Other factors and MVMR
To further eliminate the potential for multiple effects, we manually searched through all IVs in Phenoscanner (http://www.phenoscanner.medschl.cam.ac.uk) to determine if they were associated with previously reported confounders(P < 5 × 10−8), such as smoking, air pollution, infections, occupational exposures, and immune dysfunction, among others. We found IVs related to smoking traits, which are closely associated with COPD [1]. We excluded these IVs of confounders in an additional model and re-analyzed the MR estimates to gain a more direct cause-effect association. Furthermore, MVMR was also conducted to minimize the correlated pleiotropy introduced by these confounders [23]. In MVMR, genetic signatures for smoking traits were obtained from a large GWAS, comprising up to 1.2 million European-descent participants, which included three smoking phenotypes: smoking initiation (n = 607,291), cigarettes per day(n = 337,334), and age of smoking initiation(n = 341,427) [24]. The summary genetic data on PM2.5 were obtained from the UK Biobank GWAS, which included 423,796 European participants. The study was based on the ESCAPE project (European Study of Cohorts for Air Pollution Effects), which used the LUR model to estimate PM2.5 pollution concentrations at the home addresses of study participants [25].
Reverse MR analysis
We also performed a reverse MR analysis to explore reverse causality. Significant reverse MR analysis indicated reverse causality from exposure (COPD) to outcome (asthma).
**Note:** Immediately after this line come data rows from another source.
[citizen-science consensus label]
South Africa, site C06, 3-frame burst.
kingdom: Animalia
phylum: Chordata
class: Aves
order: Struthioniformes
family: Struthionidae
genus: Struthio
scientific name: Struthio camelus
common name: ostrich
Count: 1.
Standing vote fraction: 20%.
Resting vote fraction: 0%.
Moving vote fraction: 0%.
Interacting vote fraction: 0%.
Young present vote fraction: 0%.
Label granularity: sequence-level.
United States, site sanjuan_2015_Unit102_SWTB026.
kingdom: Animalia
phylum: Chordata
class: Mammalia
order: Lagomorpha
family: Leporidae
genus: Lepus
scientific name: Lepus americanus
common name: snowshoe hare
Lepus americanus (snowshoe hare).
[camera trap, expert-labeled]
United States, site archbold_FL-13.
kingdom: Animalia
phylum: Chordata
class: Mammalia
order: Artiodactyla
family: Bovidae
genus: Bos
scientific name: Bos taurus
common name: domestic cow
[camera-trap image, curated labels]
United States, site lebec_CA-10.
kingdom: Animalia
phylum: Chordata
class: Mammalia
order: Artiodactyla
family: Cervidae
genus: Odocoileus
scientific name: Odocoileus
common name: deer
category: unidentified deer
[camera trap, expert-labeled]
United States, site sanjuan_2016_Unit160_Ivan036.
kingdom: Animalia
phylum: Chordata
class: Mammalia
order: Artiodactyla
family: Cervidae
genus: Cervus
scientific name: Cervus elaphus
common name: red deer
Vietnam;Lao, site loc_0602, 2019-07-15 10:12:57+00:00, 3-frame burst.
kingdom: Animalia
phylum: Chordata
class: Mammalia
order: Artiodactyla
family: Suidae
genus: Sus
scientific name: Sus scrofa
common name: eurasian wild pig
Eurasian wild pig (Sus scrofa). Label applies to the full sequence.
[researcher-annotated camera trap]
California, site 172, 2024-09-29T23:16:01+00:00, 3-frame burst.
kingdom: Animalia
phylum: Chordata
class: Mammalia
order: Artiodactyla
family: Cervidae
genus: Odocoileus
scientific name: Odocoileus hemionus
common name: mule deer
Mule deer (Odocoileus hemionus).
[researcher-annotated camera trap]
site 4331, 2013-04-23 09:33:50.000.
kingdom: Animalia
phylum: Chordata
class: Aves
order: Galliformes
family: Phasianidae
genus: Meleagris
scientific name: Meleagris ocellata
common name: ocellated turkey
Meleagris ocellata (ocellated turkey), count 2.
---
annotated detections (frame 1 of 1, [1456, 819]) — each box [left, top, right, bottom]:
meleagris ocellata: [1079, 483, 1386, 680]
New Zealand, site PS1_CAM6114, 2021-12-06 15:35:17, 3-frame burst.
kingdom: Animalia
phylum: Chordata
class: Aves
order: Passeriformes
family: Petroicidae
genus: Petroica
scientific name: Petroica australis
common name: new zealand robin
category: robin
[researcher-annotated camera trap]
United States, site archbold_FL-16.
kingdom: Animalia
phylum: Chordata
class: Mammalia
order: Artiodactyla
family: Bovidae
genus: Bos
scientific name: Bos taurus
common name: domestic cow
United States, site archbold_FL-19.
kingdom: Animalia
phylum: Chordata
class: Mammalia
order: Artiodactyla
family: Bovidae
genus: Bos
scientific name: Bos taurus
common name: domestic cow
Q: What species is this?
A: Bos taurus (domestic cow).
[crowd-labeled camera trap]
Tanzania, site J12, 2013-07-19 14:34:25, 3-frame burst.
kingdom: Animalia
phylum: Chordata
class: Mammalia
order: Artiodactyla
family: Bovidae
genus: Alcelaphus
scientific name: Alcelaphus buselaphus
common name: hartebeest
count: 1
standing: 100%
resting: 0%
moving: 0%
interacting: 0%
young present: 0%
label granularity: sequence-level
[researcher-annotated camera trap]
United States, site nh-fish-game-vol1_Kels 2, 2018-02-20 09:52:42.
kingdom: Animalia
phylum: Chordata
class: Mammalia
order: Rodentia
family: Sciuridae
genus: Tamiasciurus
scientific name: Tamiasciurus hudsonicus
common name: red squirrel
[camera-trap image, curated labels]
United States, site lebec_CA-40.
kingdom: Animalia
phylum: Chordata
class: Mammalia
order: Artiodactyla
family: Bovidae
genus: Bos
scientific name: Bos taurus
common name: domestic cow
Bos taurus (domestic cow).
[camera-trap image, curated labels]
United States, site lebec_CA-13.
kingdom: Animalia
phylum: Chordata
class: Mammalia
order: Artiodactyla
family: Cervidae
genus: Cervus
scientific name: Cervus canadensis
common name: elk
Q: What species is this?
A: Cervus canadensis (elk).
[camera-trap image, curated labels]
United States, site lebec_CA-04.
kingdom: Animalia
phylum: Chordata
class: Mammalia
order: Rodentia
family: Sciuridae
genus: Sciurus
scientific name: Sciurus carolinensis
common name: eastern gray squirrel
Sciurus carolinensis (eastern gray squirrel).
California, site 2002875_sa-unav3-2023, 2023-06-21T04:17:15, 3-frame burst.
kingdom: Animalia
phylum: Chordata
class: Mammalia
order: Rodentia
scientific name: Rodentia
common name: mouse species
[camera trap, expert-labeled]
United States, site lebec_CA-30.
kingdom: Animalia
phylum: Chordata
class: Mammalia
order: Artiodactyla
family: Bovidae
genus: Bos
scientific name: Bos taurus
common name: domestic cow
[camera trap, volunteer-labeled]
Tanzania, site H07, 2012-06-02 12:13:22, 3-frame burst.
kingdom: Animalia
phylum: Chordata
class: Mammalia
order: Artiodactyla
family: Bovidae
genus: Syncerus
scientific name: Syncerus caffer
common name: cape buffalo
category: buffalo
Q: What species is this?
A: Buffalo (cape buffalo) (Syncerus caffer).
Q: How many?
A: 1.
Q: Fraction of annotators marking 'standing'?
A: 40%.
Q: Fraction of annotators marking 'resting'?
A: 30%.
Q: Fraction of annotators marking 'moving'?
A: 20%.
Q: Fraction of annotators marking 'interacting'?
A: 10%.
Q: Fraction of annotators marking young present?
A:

The procedure for reverse MR analysis is the same as the MR analysis above.
Replication MR analysis
To validate the robustness, we replicated the IVW analysis using another independent COPD GWAS data from the MRC Integrative Epidemiology Unit (MRC-IEU). Genetic variants associated with COPD from the MRC-IEU consortium, which contained 1,658 COPD patients, 112,583 controls, as well as 9,851,867 SNPs.
Sensitivity analysis
Sensitivity analysis in MR studies has been crucial to detect potential genetic polymorphisms and the heterogeneity of MR estimates. Therefore, we further performed Cochran’s Q statistic, MR-Egger intercept tests, funnel pot, and leave-one-out (LOO) analyses to detect the presence of pleiotropy and assess the robustness of the results. Cochran’s Q test (P <0.05 indicates heterogeneity) and I2 statistic (I2 value > 50% indicates heterogeneity) were adopted to assess the heterogeneity among SNPs in IVW estimates. A value of P< 0.05 indicated significant heterogeneity in which case a random-effect model was applied to subsequent analyses [22,26–28]. All of the analyses were run by using the R package TwoSampleMR (version 0.5.6) in R (version 4.1.1).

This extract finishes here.